## PROVIDED TEXT
-- Begin --
4. Rule in our household before any packaged foods, or sugar is that you must first fuel your body with what it needs.

This can look like a healthy meal first, or a healthy snack accompanied along with a processed snack.

A healthy balanced foundation for kids.

My prayer for my daughter is that she will always have the healthy foundation with food that we have built for her to fall back on. Ultimately we can’t control our kids’ food forever. We have to trust that we put in the work when they were little and that when it comes time for them to choose things on their own they will decide what makes them feel the best.


Talk about it…

I will ask my daughter…

What fills you up? 

Does it give you energy?

What hurts your belly?

What makes you feel tired?

Bring awareness to how different foods make them feel. If your child is older, talk to them about different foods and let them help in the kitchen. My daughter and I love to come up with recipes that mimic treats but with healthy clean ingredients.

What to look out for when feeding your child.

  • Sugar and flour are addictive and also empty calories so they do not fuel the body correctly. Interpretation, kids will want more and more and not be satisfied. 
  • Sugar does a number on the gut, digestive track and also disrupts sleep. Avoid close to bedtime. 
  • If your child’s diet is based on processed foods from a young age, this is what they will crave. 
  • If your child is having trouble focusing in school, gets headaches or stomach aches, check their nutrition and sleep.
  • Nutrition and sleep support each other. Eating the right food supports good sleep and vice versa. 
  • Do not rely on school lunches.
-- End --
## SET EXERCISE A
Using the text about feeding kids, answer these:
(i) What must come before any packaged foods or sugar?
(ii) At what time of day does it say to avoid sugar?
(iii) What should you check if a child has trouble focusing in school?
The rows below aren't related to the text about feeding kids.

## DATA SUPPLIED
-- Begin --
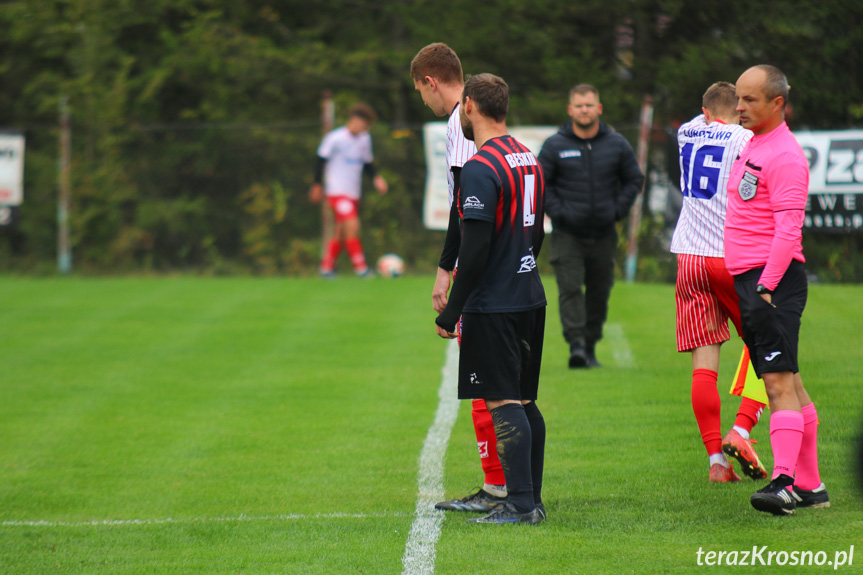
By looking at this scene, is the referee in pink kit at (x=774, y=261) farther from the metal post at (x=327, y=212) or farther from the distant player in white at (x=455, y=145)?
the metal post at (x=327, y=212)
-- End --
-- Begin --
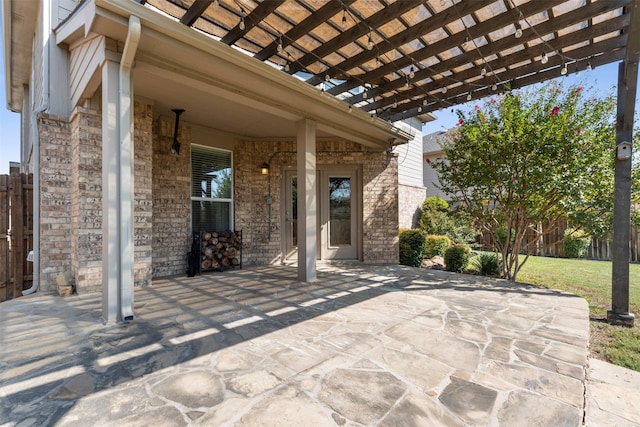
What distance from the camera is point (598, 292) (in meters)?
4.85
-- End --
-- Begin --
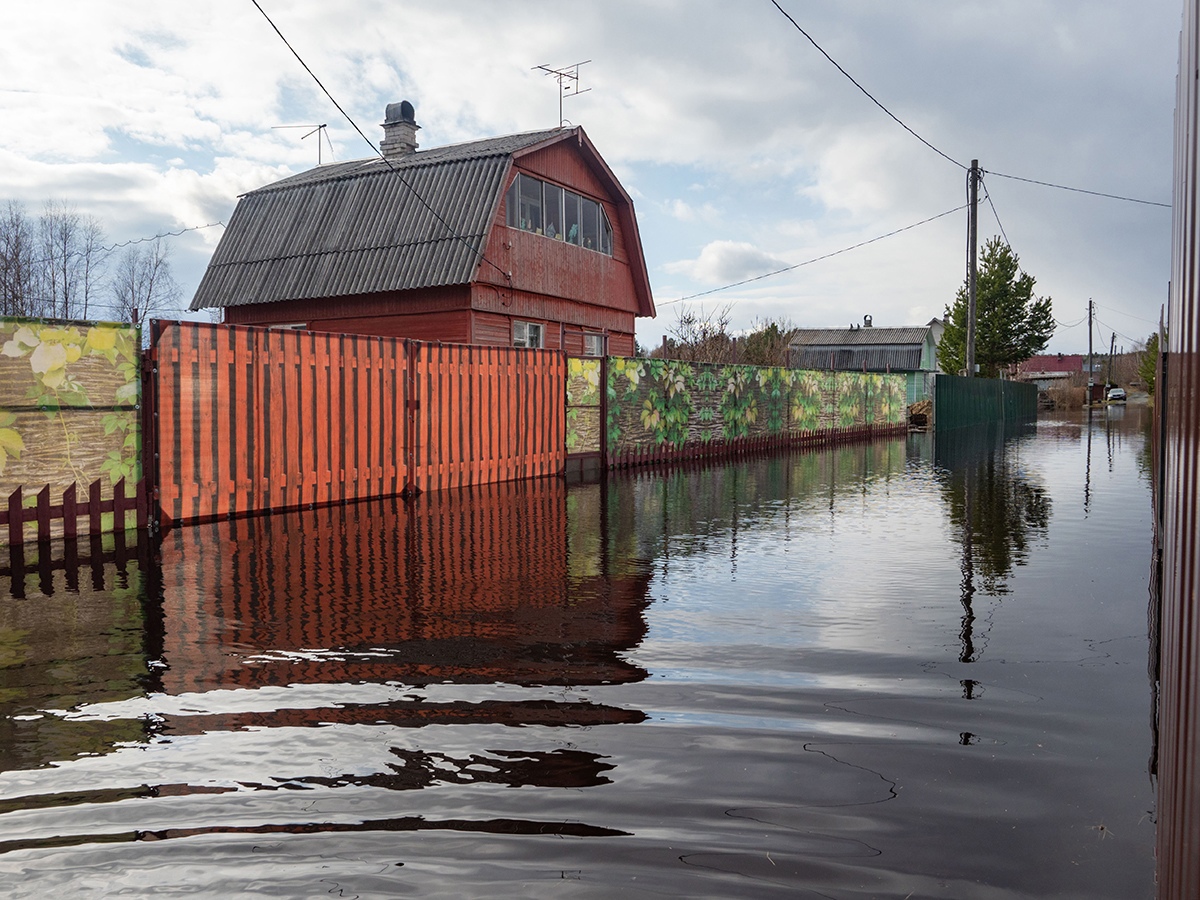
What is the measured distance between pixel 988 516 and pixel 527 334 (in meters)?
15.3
-- End --
## SET EXERCISE B
Show every line of the rows that contains the word "distance". Case counts.

## EXPECTED OUTPUT A
(i) First fueling the body with what it needs, such as a healthy meal first, or a healthy snack along with a processed snack.
(ii) Close to bedtime.
(iii) Their nutrition and sleep.

## EXPECTED OUTPUT B
What distance from the camera is point (598, 292) (in meters)?
What is the measured distance between pixel 988 516 and pixel 527 334 (in meters)?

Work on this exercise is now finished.